Re: Indexing huge data onto solr

Posted by matthew sporleder <ms...@gmail.com>.

I can index (without nested entities ofc ;) ) 100M records in about
6-8 hours on a pretty low-powered machine using vanilla DIH -> mysql
so it is probably worth looking at why it is going slow before writing
your own indexer (which we are finally having to do)

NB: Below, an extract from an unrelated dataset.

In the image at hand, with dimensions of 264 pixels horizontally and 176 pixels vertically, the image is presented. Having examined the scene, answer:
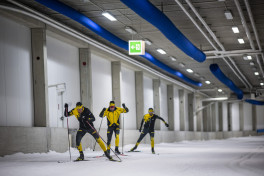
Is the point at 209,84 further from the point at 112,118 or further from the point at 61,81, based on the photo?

On Fri, May 22, 2020 at 1:22 PM Erick Erickson <er...@gmail.com> wrote:
>
> You have a lot more control over the speed and form of importing data if
> you just do the initial load in SolrJ. Here’s an example, taking the Tika
> parts out is easy:
>
> https://lucidworks.com/post/indexing-with-solrj/
>
> It’s especially instructive to comment out just the call to CloudSolrClient.add(doclist…); If
> that _still_ takes a long time, then your DB query is the root of the problem. Even with 100M
> records, I’d be really surprised if Solr is the bottleneck, but the above test will tell you
> where to go to try to speed things up.
>
> Best,
> Erick
>
> > On May 22, 2020, at 12:39 PM, Srinivas Kashyap <sr...@bamboorose.com.INVALID> wrote:
> >
> > Hi All,
> >
> > We are runnnig solr 8.4.1. We have a database table which has more than 100 million of records. Till now we were using DIH to do full-import on the tables. But for this table, when we do full-import via DIH it is taking more than 3-4 days to complete and also it consumes fair bit of JVM memory while running.
> >
> > Are there any speedier/alternates ways to load data onto this solr core.
> >
> > P.S: Only initial data import is problem, further updates/additions to this core is being done through SolrJ.
> >
> > Thanks,
> > Srinivas
> > ________________________________
> > DISCLAIMER:
> > E-mails and attachments from Bamboo Rose, LLC are confidential.
> > If you are not the intended recipient, please notify the sender immediately by replying to the e-mail, and then delete it without making copies or using it in any way.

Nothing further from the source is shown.